ABER das träge Denkgehäuse muss überlistet werden: Konzentration bedeutet hier, alles hinderliche und hemmende ausblenden

JETZT erklärt sich das grundlegend optimale "trainieren" oder "üben" ganz von allein: wenn ich einen Griff berühre, dann muss mein Ziel sein, BEVOR ich den ersten (schon berührten) Griff anschlage AUTOMATISCH und UNAUSWEICHLICH in den Folgegriff hinein zu fallen.

bevor es Schelte hagelt: das gilt ebenso im legato (da "fällt" automatisch der Folgefinger auf seine Taste, während der erste Ton gepielt wird)

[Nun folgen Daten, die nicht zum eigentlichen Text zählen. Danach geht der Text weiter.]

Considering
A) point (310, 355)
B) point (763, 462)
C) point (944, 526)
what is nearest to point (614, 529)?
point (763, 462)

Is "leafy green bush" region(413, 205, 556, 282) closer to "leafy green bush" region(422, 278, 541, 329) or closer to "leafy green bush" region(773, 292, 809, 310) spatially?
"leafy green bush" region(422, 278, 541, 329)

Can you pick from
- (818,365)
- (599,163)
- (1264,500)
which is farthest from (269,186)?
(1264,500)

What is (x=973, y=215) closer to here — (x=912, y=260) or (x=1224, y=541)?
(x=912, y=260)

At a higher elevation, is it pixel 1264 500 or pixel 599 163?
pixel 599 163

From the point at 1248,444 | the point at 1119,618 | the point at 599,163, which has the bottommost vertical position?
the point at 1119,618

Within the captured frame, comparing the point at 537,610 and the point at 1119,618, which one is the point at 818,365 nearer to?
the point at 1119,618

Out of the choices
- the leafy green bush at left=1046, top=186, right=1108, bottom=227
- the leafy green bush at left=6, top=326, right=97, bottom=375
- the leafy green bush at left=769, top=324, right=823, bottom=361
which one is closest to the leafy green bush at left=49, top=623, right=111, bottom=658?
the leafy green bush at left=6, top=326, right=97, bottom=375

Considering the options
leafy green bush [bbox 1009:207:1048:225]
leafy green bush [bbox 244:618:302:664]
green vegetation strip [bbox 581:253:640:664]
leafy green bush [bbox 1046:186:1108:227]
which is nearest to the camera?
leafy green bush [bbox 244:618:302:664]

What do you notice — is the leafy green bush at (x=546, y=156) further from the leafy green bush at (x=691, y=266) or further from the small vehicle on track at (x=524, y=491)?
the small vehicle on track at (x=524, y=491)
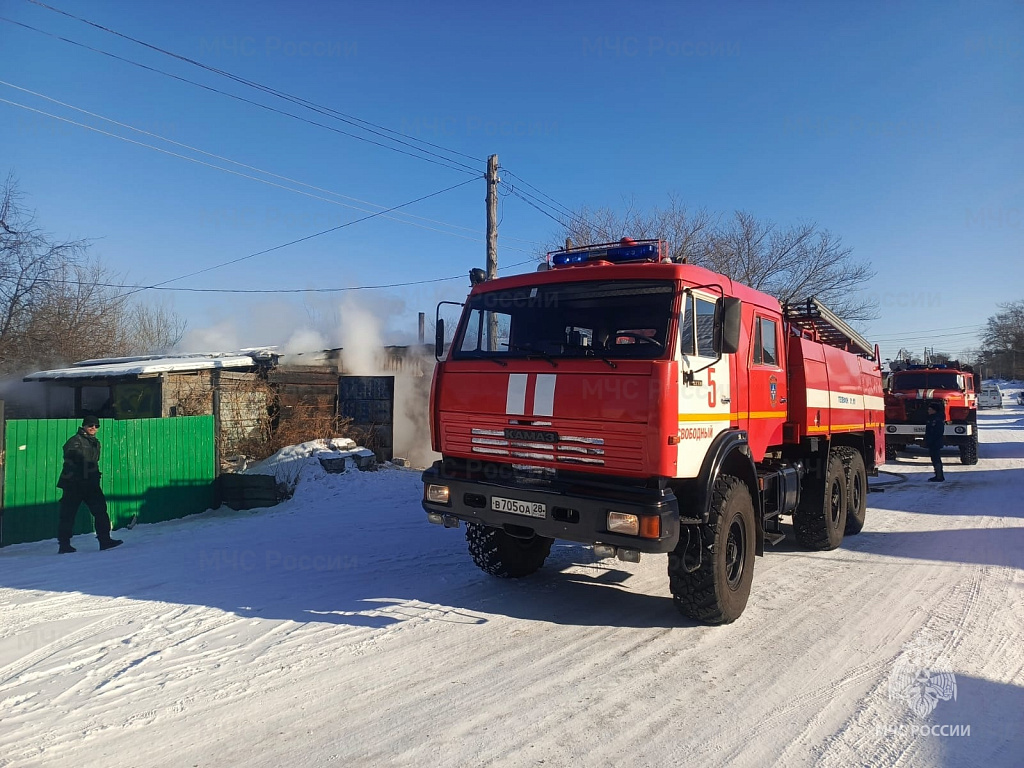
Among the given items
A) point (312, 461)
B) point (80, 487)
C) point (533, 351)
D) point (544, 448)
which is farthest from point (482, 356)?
point (312, 461)

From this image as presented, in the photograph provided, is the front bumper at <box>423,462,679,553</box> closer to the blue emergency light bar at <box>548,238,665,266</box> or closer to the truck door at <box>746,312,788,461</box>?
the truck door at <box>746,312,788,461</box>

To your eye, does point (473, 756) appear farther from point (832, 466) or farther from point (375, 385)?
point (375, 385)

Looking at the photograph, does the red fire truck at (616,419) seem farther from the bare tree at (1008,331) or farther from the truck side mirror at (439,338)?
the bare tree at (1008,331)

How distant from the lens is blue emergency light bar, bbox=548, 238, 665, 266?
5.68 meters

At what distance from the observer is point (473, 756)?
3322 mm

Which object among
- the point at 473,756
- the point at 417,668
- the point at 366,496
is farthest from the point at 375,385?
the point at 473,756

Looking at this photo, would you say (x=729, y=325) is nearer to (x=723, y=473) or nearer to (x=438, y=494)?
(x=723, y=473)

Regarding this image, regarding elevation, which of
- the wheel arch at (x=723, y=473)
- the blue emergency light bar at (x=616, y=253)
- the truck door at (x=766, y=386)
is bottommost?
the wheel arch at (x=723, y=473)

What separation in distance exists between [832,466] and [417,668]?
5.92 meters

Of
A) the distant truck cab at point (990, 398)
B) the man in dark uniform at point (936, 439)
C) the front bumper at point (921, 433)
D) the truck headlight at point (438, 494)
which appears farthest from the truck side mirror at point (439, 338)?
the distant truck cab at point (990, 398)

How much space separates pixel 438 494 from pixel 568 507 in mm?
1293

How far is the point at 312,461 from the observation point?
12141 millimetres

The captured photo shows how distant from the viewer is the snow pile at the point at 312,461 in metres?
11.7

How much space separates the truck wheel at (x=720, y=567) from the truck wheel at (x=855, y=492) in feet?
12.7
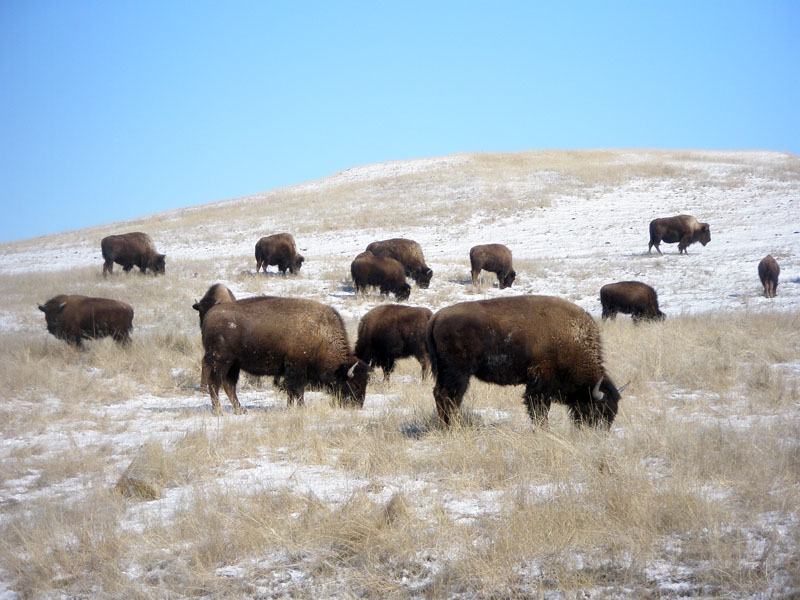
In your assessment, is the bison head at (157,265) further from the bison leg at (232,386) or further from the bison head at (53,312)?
the bison leg at (232,386)

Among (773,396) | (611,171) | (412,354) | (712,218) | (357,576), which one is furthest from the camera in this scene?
(611,171)

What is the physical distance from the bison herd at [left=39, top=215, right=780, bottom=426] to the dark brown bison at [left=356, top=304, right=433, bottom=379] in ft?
0.06

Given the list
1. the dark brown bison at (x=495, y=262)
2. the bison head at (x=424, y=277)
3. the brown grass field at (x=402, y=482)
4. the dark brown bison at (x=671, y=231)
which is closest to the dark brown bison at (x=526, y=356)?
the brown grass field at (x=402, y=482)

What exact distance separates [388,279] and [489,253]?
439cm

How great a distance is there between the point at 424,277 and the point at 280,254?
5488 mm

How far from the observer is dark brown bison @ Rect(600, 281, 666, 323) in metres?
15.7

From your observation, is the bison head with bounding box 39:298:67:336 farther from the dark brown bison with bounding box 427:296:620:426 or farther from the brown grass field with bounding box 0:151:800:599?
the dark brown bison with bounding box 427:296:620:426

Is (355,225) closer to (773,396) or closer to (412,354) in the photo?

---diese Trainingsweise vermeidet Fehler und automatisiert schnellstmögliche Bewegungen; zwar erst mal nur von Ton zu Ton bzw. von Griff zu Griff, aber wenn man sich mal daran gewöhnt hat, dann werden die Einheiten schon größer werden.

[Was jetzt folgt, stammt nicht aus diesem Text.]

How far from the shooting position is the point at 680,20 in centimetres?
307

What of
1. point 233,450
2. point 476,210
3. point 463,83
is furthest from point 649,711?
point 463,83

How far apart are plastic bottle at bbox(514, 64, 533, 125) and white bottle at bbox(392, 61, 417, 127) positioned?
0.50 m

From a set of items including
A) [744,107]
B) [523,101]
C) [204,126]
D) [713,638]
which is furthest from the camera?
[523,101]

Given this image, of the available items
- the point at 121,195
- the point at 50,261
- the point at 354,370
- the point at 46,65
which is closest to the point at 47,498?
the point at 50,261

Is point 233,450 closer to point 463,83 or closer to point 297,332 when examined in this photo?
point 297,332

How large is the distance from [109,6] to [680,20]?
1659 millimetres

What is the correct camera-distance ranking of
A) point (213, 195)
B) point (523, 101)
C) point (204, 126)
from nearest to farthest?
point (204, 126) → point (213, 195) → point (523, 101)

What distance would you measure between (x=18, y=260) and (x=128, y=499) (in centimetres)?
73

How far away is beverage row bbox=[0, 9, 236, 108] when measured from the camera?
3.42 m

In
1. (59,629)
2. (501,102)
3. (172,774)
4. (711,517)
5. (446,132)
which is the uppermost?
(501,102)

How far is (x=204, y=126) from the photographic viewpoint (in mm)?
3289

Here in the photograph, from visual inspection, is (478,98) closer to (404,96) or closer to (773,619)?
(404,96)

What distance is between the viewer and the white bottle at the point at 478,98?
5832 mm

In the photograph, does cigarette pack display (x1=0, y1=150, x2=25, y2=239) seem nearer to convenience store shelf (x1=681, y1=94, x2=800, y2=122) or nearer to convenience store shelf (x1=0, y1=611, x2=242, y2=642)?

ideale Stücke für diese Übungsweise sind z.B. Mussorgskis Kükenballett, die Sprungsequenz aus dem Mephistowalzer, suggestion diabolique

Ich habe das grundlegende Übungsweise genannt: man kann hier für den Begriff "Einzelton" natürlich auch "Bewegungsgruppe" (z.B. 4 Sechzehntel oder sonstwas) einsetzen und auf dieselbe Art und Weise vorgehen.

------es geht um das internalisieren von Bewegungen, welche dann ohne Kontrolle des Denkens en detail ablaufen.

ich hoffe, das hilft ein wenig

ansonsten würde ich raten, anders als bisher (wo Verkrampfungen auftraten) eben ein anderes Stück zu üben - - - der Teufel steckt ja darin, dass man schlechte Angewohnheiten kaum los wird: unsere Nerven haben ein bösartig exaktes "Gedächtnis": wer das nicht glaubt, sollte mal bei Heisshunger Messer und Gabel anders als gewohnt halten...

richtig geübt gibt es keine motorischen Unterschiede, ob man eine heikle Passage nun schnell oder langsam spielt! macht man da doch Unterschiede, dann übt man falsch. Es ist die zeit zwischen den Tönen, die nicht mit nutzlosen Bewegungen ausgefüllt sein soll !!!!